■ Document excerpt ■
▬▬▬▬▬▬
American lawyer, diplomat, & politician (1825–1893)

Lansing Bond Mizner (December 5, 1825 – December 9, 1893) was an American lawyer, diplomat, and politician. Mizner served as President of the California Senate and was US Minister (ambassador) to Costa Rica, El Salvador, Guatemala, Honduras and Nicaragua.

==Early life==
Lansing B. Mizner was born on December 5, 1825, in Monroe County, Illinois, son of Henry Caldwell Mizner, who died when Lansing was 4 years old. Brigadier General John Kemp Mizner was his first cousin. His stepfather, James Semple, was fluent in the Spanish language and was appointed Chargé d'affaires to the Republic of New Granada (present-day Colombia and Panama, and pieces of neighboring countries). The family lived in Bogotá, Colombia for five years (1837–1842), during which Lansing also became fluent in Spanish. He studied at Shurtleff College.

==Career==
He arrived in California by way of New Orleans and Panama May 20, 1843 (not 1849), settled at Benicia, and became a partner in the general merchandise company of Semple, Robinson & Co. He was admitted to the bar the same year. At the age of 22 he joined the United States Army, and served in the Mexican War on the staff of General Shields. He was a member of the Society of California Pioneers. His adult home was in Benicia, California,

He served as the first Collector of Customs for the Northern District of California (San Francisco to the Oregon border). When the state government was formed in 1849, he was elected the Associate Justice of the Solano County Court of Sessions. He was elected as a California State Senator in the 1865 and 1867 California Senates, and served as Chairman of the Commerce and Navigation and the Swamp Land Committees, and eventually President. Afterwards, he worked for Benjamin Harrison's 1888 presidential campaign.

==Minister to Central America==
During the administration of President Benjamin Harrison, Mizner was appointed in 1889 Minister to Central America, in essence the ambassador to Costa Rica, El Salvador, Guatemala (where he was based), Honduras, and Nicaragua (Panama at that time was part of Colombia). He was fluent in Spanish. When he traveled to Guatemala to begin his duties he was accompanied by his sons, the future architect Addison Mizner and future playwright Wilson Mizner. He lasted in the job slightly more than a year.
▬▬▬▬▬▬
■ Supplied data ■
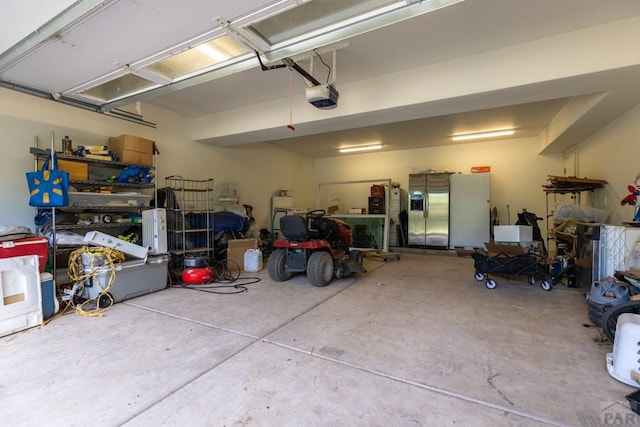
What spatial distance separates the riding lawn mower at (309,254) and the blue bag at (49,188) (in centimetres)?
251

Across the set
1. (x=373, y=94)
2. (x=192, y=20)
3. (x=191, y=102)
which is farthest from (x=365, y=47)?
(x=191, y=102)

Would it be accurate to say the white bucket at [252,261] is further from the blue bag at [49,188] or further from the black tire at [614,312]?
the black tire at [614,312]

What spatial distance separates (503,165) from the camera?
23.8ft

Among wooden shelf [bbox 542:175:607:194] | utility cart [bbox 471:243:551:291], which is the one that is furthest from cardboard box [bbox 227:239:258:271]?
wooden shelf [bbox 542:175:607:194]

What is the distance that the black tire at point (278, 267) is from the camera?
4.16 meters

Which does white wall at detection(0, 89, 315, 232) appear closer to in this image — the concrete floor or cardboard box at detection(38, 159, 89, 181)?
cardboard box at detection(38, 159, 89, 181)

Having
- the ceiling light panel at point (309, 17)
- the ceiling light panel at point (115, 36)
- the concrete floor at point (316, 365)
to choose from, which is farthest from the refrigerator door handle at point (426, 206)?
the ceiling light panel at point (115, 36)

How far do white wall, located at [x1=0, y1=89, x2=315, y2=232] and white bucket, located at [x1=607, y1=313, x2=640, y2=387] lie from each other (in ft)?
19.0

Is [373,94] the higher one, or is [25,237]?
[373,94]

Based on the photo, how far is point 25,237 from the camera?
2.82 metres

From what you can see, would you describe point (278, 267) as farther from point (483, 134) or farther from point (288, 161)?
point (483, 134)

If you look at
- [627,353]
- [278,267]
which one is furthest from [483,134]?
[627,353]

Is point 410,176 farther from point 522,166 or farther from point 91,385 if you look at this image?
point 91,385

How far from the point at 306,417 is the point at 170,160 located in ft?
16.2
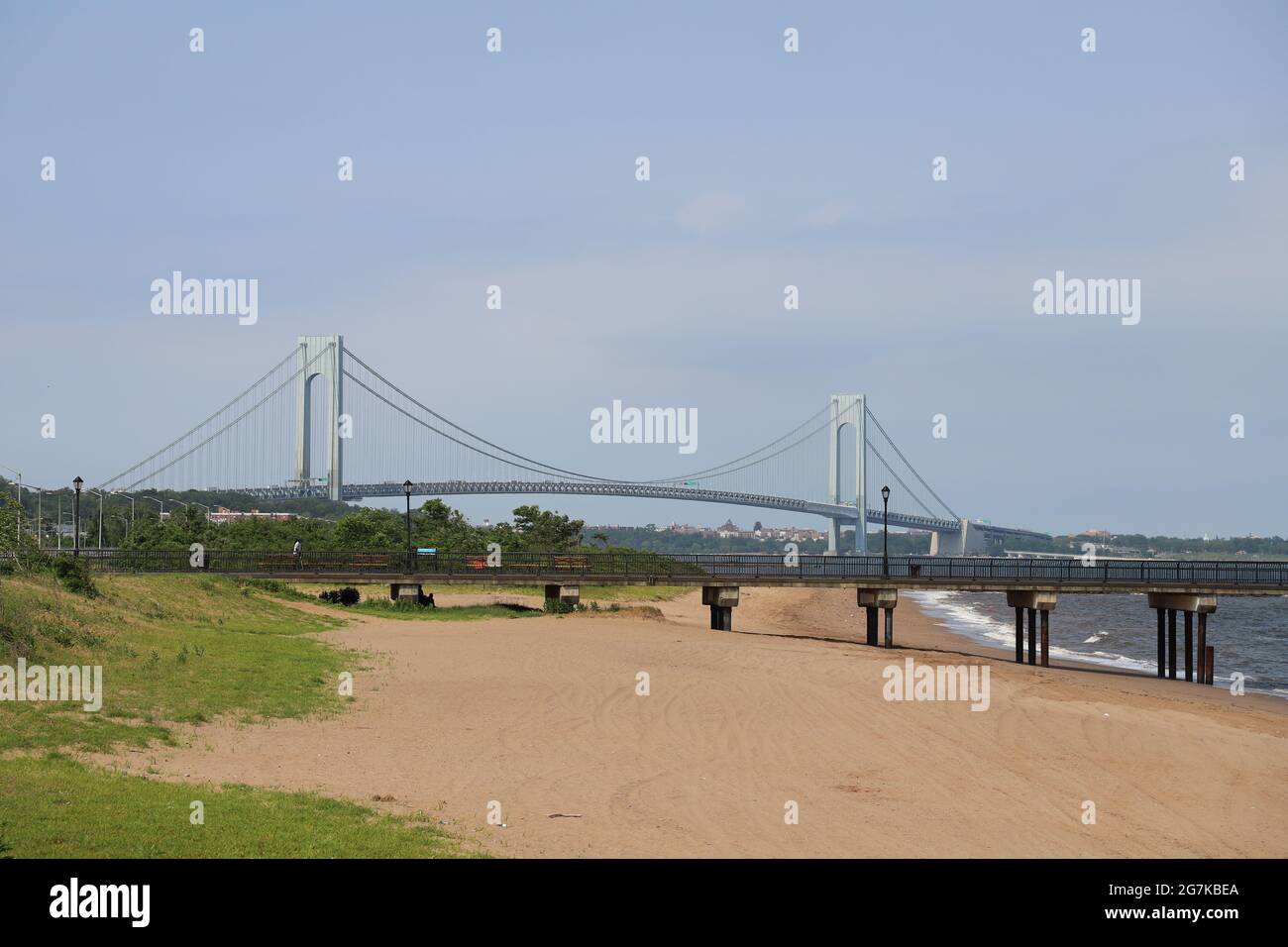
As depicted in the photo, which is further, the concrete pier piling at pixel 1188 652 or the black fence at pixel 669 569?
the black fence at pixel 669 569

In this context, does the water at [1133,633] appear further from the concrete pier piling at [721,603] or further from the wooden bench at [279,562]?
the wooden bench at [279,562]

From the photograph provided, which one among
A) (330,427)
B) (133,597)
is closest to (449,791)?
(133,597)

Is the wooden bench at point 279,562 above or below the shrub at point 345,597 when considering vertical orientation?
above

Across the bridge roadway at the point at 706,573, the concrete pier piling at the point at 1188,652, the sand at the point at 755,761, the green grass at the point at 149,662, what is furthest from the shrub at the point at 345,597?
the concrete pier piling at the point at 1188,652

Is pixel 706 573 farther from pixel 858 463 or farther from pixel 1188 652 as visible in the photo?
pixel 858 463

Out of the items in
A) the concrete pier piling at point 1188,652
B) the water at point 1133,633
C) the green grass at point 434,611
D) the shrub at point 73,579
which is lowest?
the water at point 1133,633

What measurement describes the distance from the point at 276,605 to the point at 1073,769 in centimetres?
2595

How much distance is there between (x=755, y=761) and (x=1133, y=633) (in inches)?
1881

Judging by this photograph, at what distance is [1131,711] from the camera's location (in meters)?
24.2

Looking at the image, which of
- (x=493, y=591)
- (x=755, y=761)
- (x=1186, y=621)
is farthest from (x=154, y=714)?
(x=493, y=591)

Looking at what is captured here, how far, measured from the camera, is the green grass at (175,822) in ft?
30.8

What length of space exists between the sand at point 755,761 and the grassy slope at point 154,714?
849 millimetres

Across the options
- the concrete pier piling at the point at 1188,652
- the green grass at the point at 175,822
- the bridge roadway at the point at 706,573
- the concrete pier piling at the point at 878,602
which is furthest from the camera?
the bridge roadway at the point at 706,573
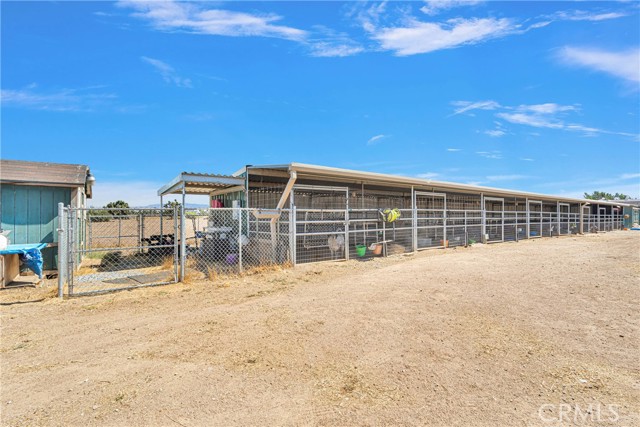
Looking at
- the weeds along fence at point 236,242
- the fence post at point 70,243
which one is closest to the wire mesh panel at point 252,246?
the weeds along fence at point 236,242

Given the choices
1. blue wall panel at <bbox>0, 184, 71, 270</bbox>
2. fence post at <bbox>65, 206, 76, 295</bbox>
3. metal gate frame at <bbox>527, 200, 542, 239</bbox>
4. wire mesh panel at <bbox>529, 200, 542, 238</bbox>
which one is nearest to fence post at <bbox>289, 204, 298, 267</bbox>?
fence post at <bbox>65, 206, 76, 295</bbox>

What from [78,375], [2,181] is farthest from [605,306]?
[2,181]

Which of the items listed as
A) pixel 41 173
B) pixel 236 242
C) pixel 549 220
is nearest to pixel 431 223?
pixel 236 242

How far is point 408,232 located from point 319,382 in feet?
34.8

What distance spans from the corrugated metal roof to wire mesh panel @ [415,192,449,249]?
1161 cm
▬▬▬▬▬▬
■ Brief A ■
Do these statements agree with the Mizner biography? Answer yes or no for each, quoting the words of the text that decide it.
(i) Mizner's family lived in Bogotá for five years.
(ii) Mizner arrived in California in 1849.
(iii) As Minister to Central America, Mizner was based in Nicaragua.
■ Brief B ■
Copy out the part of the Mizner biography that opens with the words containing "Lansing Bond Mizner" and closes with "at Shurtleff College.".
The lines have nothing to do with the Mizner biography.

■ Final answer A ■
(i) Yes: "The family lived in Bogotá, Colombia for five years (1837–1842)"
(ii) No: "May 20, 1843 (not 1849)"
(iii) No: "Guatemala (where he was based)"

■ Final answer B ■
Lansing Bond Mizner (December 5, 1825 – December 9, 1893) was an American lawyer, diplomat, and politician. Mizner served as President of the California Senate and was US Minister (ambassador) to Costa Rica, El Salvador, Guatemala, Honduras and Nicaragua.

==Early life==
Lansing B. Mizner was born on December 5, 1825, in Monroe County, Illinois, son of Henry Caldwell Mizner, who died when Lansing was 4 years old. Brigadier General John Kemp Mizner was his first cousin. His stepfather, James Semple, was fluent in the Spanish language and was appointed Chargé d'affaires to the Republic of New Granada (present-day Colombia and Panama, and pieces of neighboring countries). The family lived in Bogotá, Colombia for five years (1837–1842), during which Lansing also became fluent in Spanish. He studied at Shurtleff College.